The video lectures were well organized.
The interaction with the Jupyter Notebook was sometimes confusing but perhaps this was due to my limited knowledge of Python.
автор: Stephan S•
Hi, at first thanks for everyone to make this course possible. In contrast of teh first two parts of the specialization, this course is quite challanging. Some real example would make live a lot easier. Nevertheless in my opinion it is worth the effort.
автор: Shri H•
The programming assignments are very poorly designed (along with bugs ) which makes it really frustrating at times. The Course is overall insightful but requires lots of background study and practice. Basics of Python (using numpy module)is essential.
автор: Gaetano F•
I found the course excellent but in the programming assignments is not always clear what should one exactly do. They are also quite confusing, especially the last one on PCA implementation. One wastes so much time trying to figure out the solution.
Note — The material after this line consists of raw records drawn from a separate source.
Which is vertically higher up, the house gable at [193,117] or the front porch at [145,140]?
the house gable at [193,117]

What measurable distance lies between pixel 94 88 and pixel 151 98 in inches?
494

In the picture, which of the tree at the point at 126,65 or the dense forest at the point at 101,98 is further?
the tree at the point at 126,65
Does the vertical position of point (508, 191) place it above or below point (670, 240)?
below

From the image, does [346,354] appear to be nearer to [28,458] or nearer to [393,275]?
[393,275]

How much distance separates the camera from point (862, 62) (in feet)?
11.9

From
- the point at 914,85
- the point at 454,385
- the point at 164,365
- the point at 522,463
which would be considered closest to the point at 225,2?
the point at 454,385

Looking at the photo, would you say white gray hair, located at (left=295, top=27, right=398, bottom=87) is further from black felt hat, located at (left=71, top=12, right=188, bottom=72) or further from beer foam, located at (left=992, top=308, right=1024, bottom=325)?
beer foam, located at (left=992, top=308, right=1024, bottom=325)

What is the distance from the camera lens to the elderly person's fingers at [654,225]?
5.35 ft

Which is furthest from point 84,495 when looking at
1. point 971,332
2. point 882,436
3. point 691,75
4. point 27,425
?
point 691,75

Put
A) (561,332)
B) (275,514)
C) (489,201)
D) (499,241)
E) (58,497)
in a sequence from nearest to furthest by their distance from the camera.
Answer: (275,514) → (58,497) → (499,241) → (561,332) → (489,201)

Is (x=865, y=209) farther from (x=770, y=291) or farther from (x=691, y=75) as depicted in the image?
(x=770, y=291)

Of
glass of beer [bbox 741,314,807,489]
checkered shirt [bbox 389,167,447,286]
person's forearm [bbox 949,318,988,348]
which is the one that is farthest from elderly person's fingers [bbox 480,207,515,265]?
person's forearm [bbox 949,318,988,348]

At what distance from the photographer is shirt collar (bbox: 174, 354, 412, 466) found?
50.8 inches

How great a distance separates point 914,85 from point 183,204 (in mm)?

some of the mathematical derivations got so detailed that i couldn't follow them. it would be great to add checkpoints in to test/validate/discuss progress so that over a long and complex topic, there can be waypoints to ensure understanding.
автор: Ronald T B•
it is very challenging course, of course you will complain at first on how lack the programming explanation is given. However, it just like the ingredients the math for machine learning will not be complete without attempting to this one.
автор: Вернер А И•
Very tough course because of the programming assignments. Material was sometimes taught in a non-clear and deceiving way, e.g. covariance matrix of a dataset. Nevertheless, the course is good and covers lots of important details.
автор: Tuan A T•
The PCA exercises should have been broken into smaller exercises so that it makes it easier to solve. Also, there's a numpy complex dtype issue in the last exercise which requires some debugging to figure out the problem.
автор: Kisan T•
Great Course but not good as previous two courses. It helps me gather great idea about Principle Component Analysis. Thanks to Coursera, Imperial College London, and Professors for this amazing course and specialization.
автор: SUJITH V•
This is a great course. It covers the topic in good amount of detail. I have enjoyed this course a lot and it also made me think deeper at a lot of places. I am motivated to go and do more work on related topics now.
автор: João M G•
The course was great till the final week. The lectures did not explain very well the concepts and the assignment was poorly designed. It's a shame because I've loved the more rigorous way of this final course.
I think it's really a hard lesson for me, but I've also learn a lot, thanks a lot for the teacher and coursera. Some Programming test take too long to execute, and there are some errors in it. just be careful
автор: Suyog P•
Finally understood basic intuition of PCA, never got perfect resource before. However, there was a sharp change in terms of course delivery than the previous two courses of this specialization. So, heads up.
автор: Alina I H•
Sometimes the instructions in the labs were a little unclear. Also, the instructor could have displayed a little more fun - but I guess that's how we Germans are ;) still a very recommendable course!
автор: Divya M•
The Programming assignments are quite challenging. The teaching part doesn't equip you with enough resources regarding numpy to get full marks in the Programming Assignments. Good teaching though.
автор: Camilo J•
Great capstone for the three-class Mathematics for Machine Learning series. Assignments were way harder and programming debugging skills had to be appropiate in order to finish the class.